(EXERCISE DESCRIPTION):
Could you write out every one of the items below word for word, leaving out the pictures?

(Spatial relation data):
_ _ _
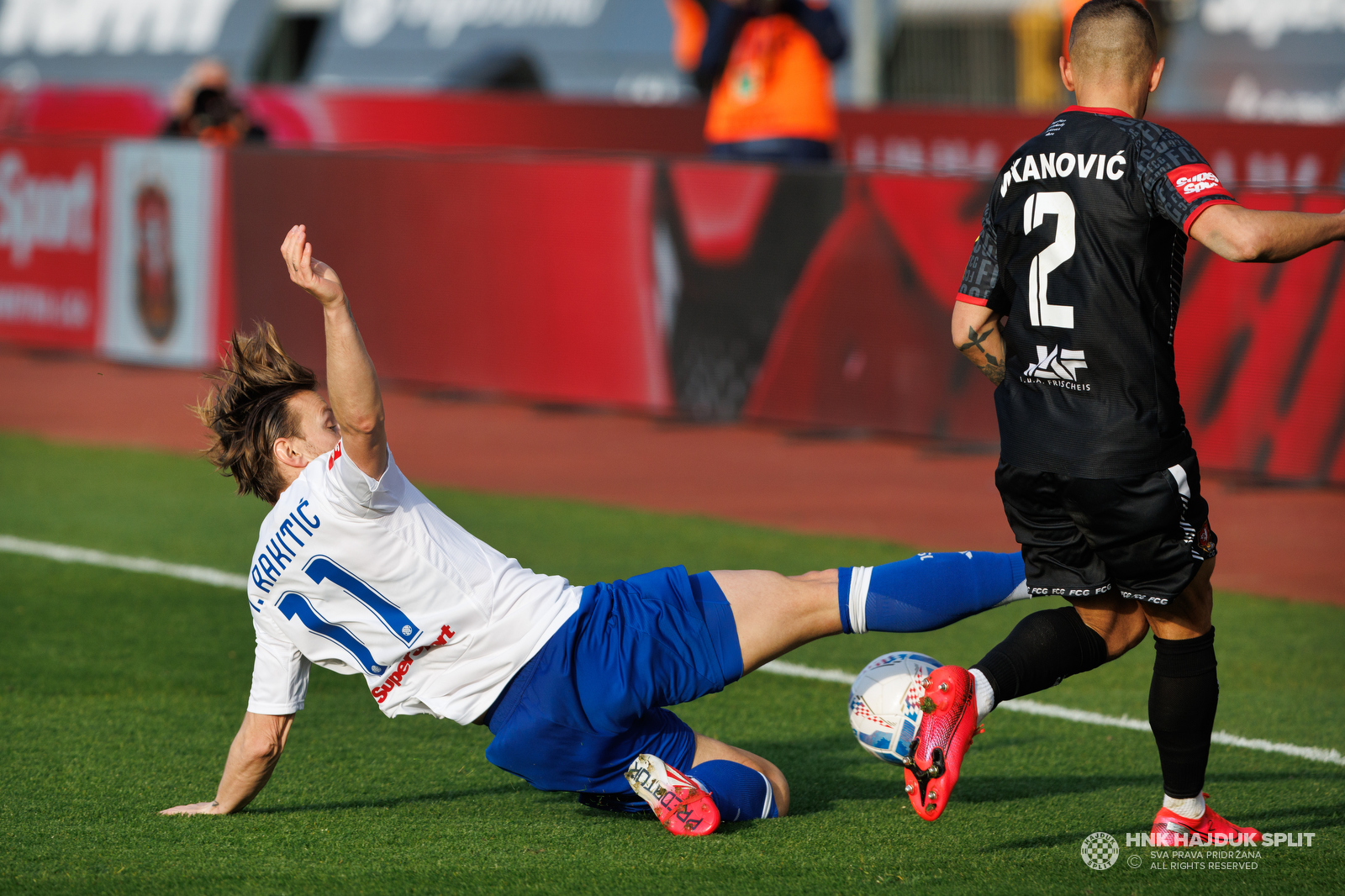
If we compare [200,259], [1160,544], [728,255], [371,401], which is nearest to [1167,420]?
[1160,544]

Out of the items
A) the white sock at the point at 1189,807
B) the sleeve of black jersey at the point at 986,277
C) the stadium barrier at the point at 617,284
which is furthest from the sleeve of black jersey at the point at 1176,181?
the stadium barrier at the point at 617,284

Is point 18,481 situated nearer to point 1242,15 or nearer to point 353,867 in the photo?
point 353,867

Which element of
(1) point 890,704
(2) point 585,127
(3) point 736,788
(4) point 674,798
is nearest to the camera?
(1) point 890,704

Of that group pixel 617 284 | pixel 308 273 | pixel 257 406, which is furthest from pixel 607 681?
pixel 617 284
_ _ _
(ANSWER FOR THIS EXERCISE):
If we compare [200,259], [1160,544], [728,255], [371,401], which is nearest to [1167,420]?
[1160,544]

Out of the items
A) the white sock at the point at 1189,807
B) the sleeve of black jersey at the point at 986,277
C) the stadium barrier at the point at 617,284
which is furthest from the sleeve of black jersey at the point at 1176,181?
the stadium barrier at the point at 617,284

Is point 18,481 situated nearer to point 1242,15 or nearer to point 353,867 in the photo?
point 353,867

Which element of
(1) point 890,704
(2) point 585,127
(3) point 736,788
(4) point 674,798
is nearest to the camera?
(1) point 890,704

Of that group pixel 617 284 | pixel 308 273 | pixel 257 406, which is furthest from pixel 607 681?
pixel 617 284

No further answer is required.